** Data shown follows **
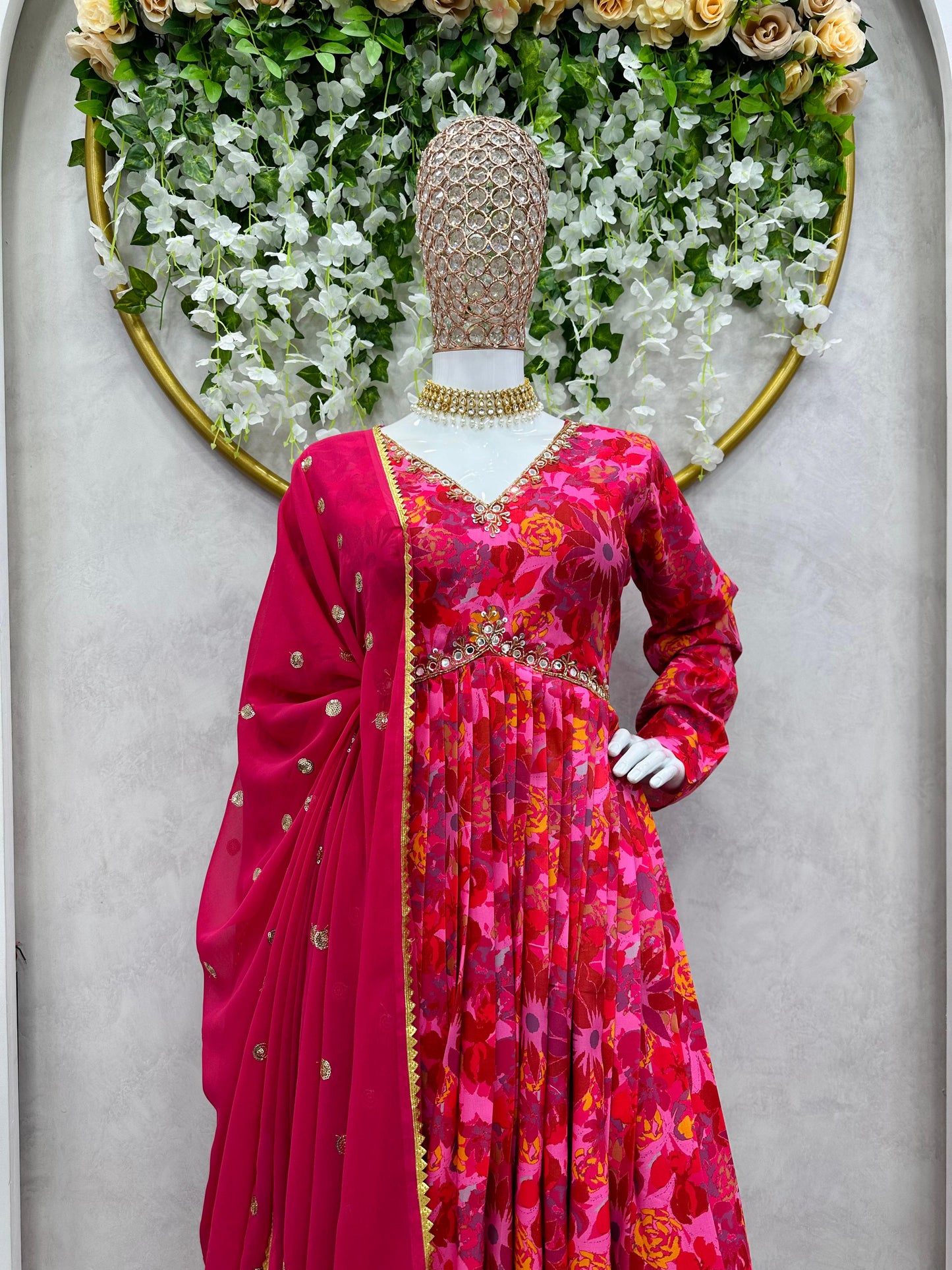 Alia Cut Kurti with Muslin Fabric & Floral Digital With Afghani Pants Paired With Dupatta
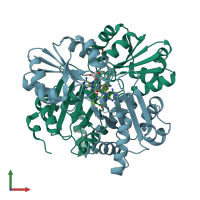 PDB entry 2ejz coloured by chain, front view.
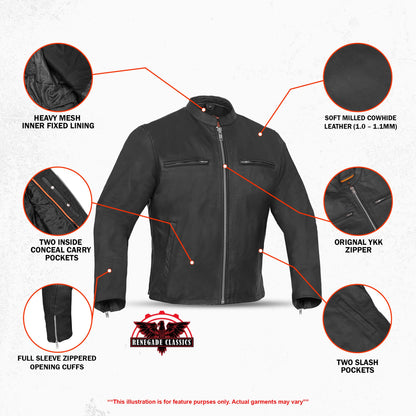 Men's Black Sporty Cruiser Jacket with Removable hood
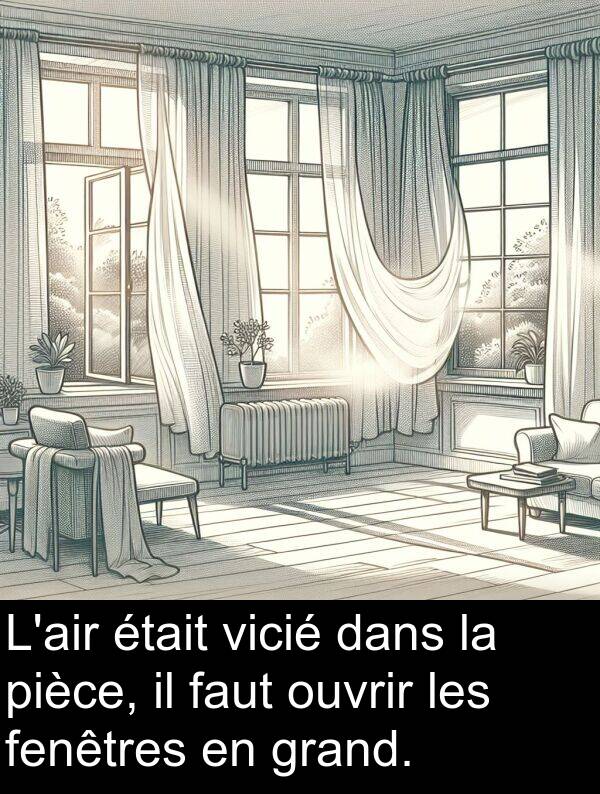 faut: L'air était vicié dans la pièce, il faut ouvrir les fenêtres en grand.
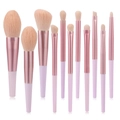 Set de 11 brochas de maquillaje rosa con virolas de oro rosa para polvos y sombras - Juego de 11 / Rosa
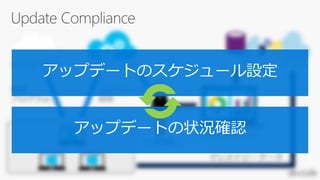 Windows Update Microsoft Intune テレメトリー サービス
Update Compliance
 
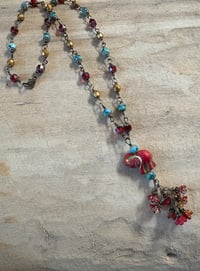 Image 6 of Red Elephant Playful Floral Handmade Chain Necklace with Czech Glass Beads
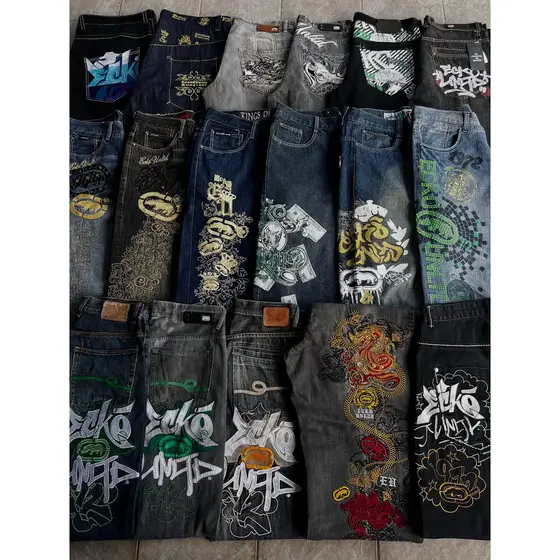 ECKO Explosões Jeans Masculino Americano Vintage Hip-Hop Calças De Perna Larga Harajuku Gótico Rock Casal Retas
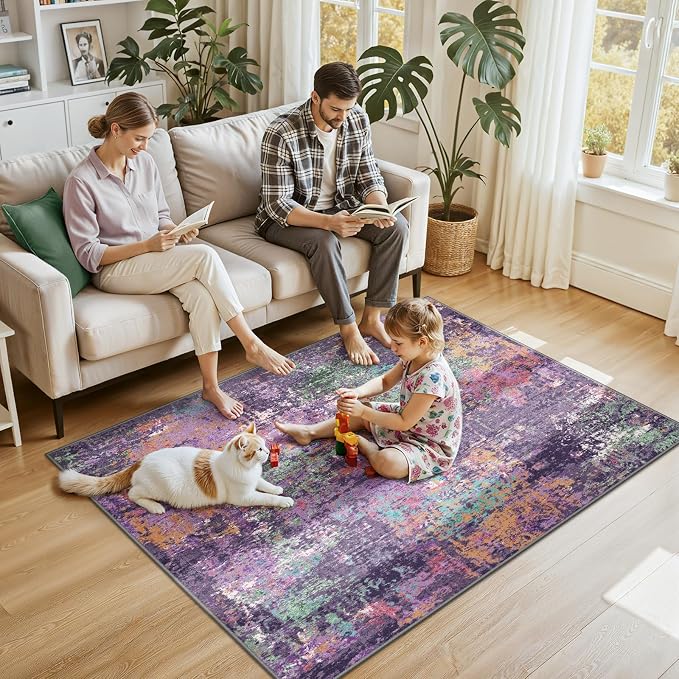 Washable Area Rugs 4'x6' Non-Slip Modern Abstract Soft - Image 2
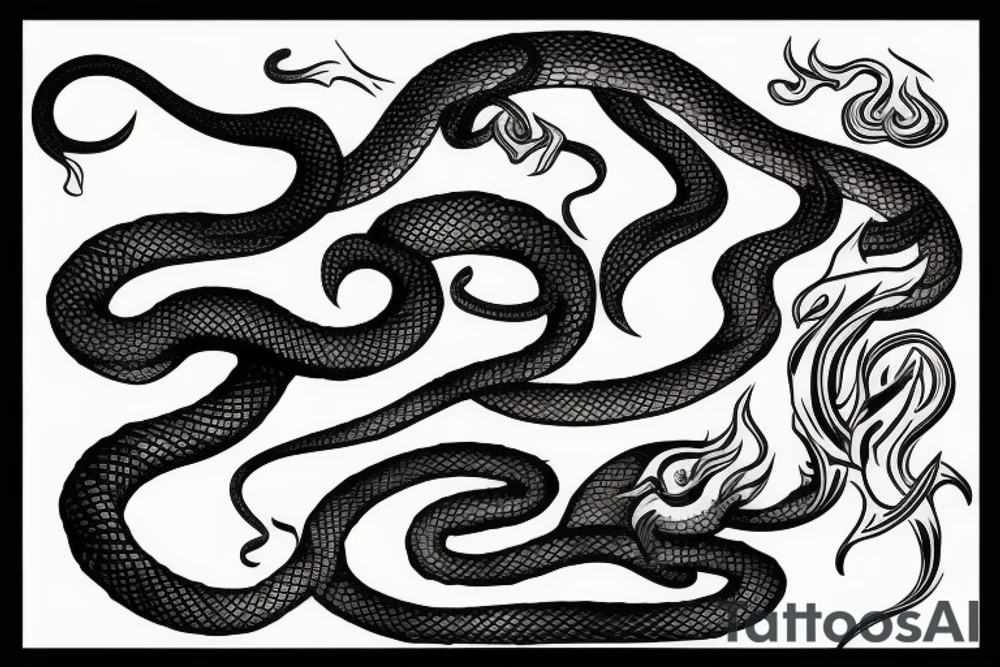 Snake on fire tattoo idea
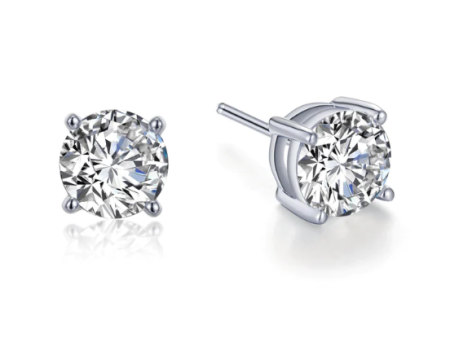 Lafonn 3 CTW Solitaire Stud Earrings (White) Fashion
** End of Data shown **
§ Assignment: With the pictures removed, print only the lines starting at the line that has "Men's Black Sporty" and ending at the line that has "Image 6 of Red", both ends included, exactly as they stand above.

§ Answer area:
 Men's Black Sporty Cruiser Jacket with Removable hood
 faut: L'air était vicié dans la pièce, il faut ouvrir les fenêtres en grand.
 Set de 11 brochas de maquillaje rosa con virolas de oro rosa para polvos y sombras - Juego de 11 / Rosa
 Windows Update Microsoft Intune テレメトリー サービス
Update Compliance
 
 Image 6 of Red Elephant Playful Floral Handmade Chain Necklace with Czech Glass Beads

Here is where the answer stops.